Scene-based question records
_ _ _ _ _ _ _
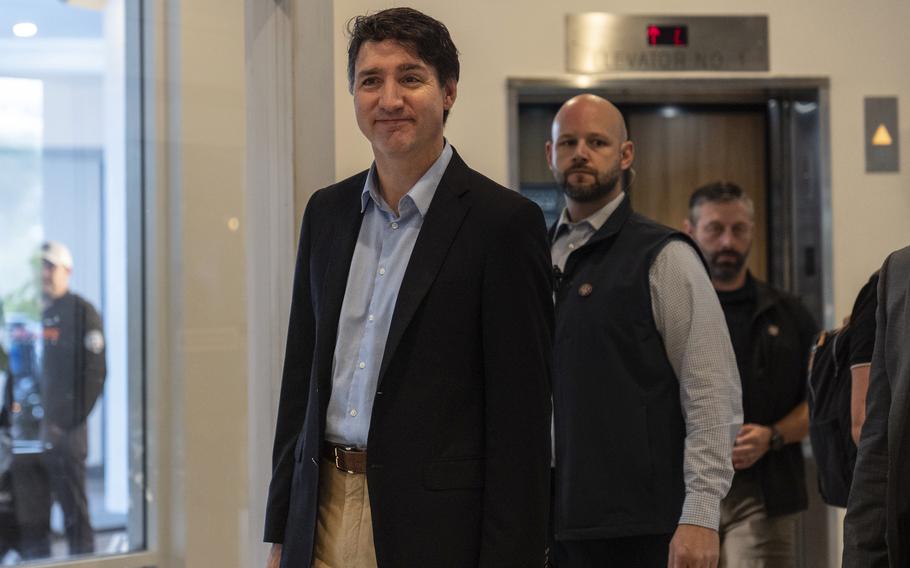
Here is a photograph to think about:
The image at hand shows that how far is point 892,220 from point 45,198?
2.99 m

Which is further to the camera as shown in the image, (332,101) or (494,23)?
(494,23)

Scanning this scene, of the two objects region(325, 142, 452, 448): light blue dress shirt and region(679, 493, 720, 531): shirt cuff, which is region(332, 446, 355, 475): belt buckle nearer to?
region(325, 142, 452, 448): light blue dress shirt

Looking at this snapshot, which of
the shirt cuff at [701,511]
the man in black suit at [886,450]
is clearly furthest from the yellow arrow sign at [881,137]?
the man in black suit at [886,450]

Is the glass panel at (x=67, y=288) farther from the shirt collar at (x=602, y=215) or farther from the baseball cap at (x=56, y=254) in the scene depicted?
the shirt collar at (x=602, y=215)

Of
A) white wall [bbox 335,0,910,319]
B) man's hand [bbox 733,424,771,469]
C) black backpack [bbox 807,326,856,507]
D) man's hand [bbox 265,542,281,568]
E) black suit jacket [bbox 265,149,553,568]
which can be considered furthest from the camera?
white wall [bbox 335,0,910,319]

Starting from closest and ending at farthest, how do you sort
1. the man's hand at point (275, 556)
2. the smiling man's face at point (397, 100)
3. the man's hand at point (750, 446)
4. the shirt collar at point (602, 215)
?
the smiling man's face at point (397, 100), the man's hand at point (275, 556), the shirt collar at point (602, 215), the man's hand at point (750, 446)

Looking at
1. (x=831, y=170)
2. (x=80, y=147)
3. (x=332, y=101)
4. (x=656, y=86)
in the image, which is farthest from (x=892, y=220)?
(x=80, y=147)

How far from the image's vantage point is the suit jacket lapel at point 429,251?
1712 mm

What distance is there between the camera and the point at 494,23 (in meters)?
3.84

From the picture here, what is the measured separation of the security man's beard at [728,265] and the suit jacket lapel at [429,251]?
73.1 inches

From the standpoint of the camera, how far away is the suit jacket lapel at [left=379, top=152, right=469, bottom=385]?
1.71m

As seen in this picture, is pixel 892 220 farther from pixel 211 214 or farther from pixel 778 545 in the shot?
pixel 211 214

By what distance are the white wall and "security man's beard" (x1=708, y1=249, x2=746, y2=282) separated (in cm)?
78

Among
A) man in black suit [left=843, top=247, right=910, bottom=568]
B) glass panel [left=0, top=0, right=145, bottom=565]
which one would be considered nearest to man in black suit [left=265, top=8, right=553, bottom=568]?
man in black suit [left=843, top=247, right=910, bottom=568]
_ _ _ _ _ _ _
(Written task):
Swap every instance of "suit jacket lapel" for "lapel of the suit jacket" throughout all the rows above, leaving everything else unchanged. Omit the pictures from your output.

(Written reply):
Here is a photograph to think about:
The image at hand shows that how far is point 892,220 from point 45,198?
2.99 m

Which is further to the camera as shown in the image, (332,101) or (494,23)?
(494,23)

Scanning this scene, of the two objects region(325, 142, 452, 448): light blue dress shirt and region(679, 493, 720, 531): shirt cuff, which is region(332, 446, 355, 475): belt buckle nearer to?
region(325, 142, 452, 448): light blue dress shirt

Looking at this snapshot, which of
the shirt cuff at [701,511]
the man in black suit at [886,450]
is clearly furthest from the yellow arrow sign at [881,137]?
the man in black suit at [886,450]

Is the glass panel at (x=67, y=288) farther from the shirt collar at (x=602, y=215) or farther from the baseball cap at (x=56, y=254) in the scene depicted?
the shirt collar at (x=602, y=215)

Of
A) white wall [bbox 335,0,910,319]
B) man's hand [bbox 733,424,771,469]
C) black backpack [bbox 807,326,856,507]
D) man's hand [bbox 265,542,281,568]
E) black suit jacket [bbox 265,149,553,568]
which can be considered furthest from the camera?
white wall [bbox 335,0,910,319]

Starting from closest and ending at farthest, how do you sort
1. the man's hand at point (275, 556)
2. the smiling man's face at point (397, 100)
3. the man's hand at point (750, 446)
4. the shirt collar at point (602, 215)
?
the smiling man's face at point (397, 100), the man's hand at point (275, 556), the shirt collar at point (602, 215), the man's hand at point (750, 446)

Looking at
1. (x=831, y=170)
2. (x=80, y=147)
3. (x=332, y=101)
4. (x=656, y=86)
in the image, which is farthest from (x=892, y=220)?
(x=80, y=147)

How far from the image's vantage point is the lapel of the suit jacket at point 429,251?
1712 mm

What distance is there between the camera and the point at 494,23 (in meters)?
3.84

From the picture here, what is the measured separation of the security man's beard at [728,265] and the lapel of the suit jacket at [429,251]?
73.1 inches

From the standpoint of the camera, how far away is the lapel of the suit jacket at [left=379, top=152, right=469, bottom=385]?
1.71m

As seen in this picture, is pixel 892 220 farther from pixel 211 214 or farther from pixel 778 545 in the shot?
pixel 211 214

By what distance are the white wall and "security man's beard" (x1=708, y1=249, x2=746, y2=282) separated (in cm)?
78

Among
A) man in black suit [left=843, top=247, right=910, bottom=568]
B) glass panel [left=0, top=0, right=145, bottom=565]
which one would be considered nearest to man in black suit [left=265, top=8, right=553, bottom=568]?
man in black suit [left=843, top=247, right=910, bottom=568]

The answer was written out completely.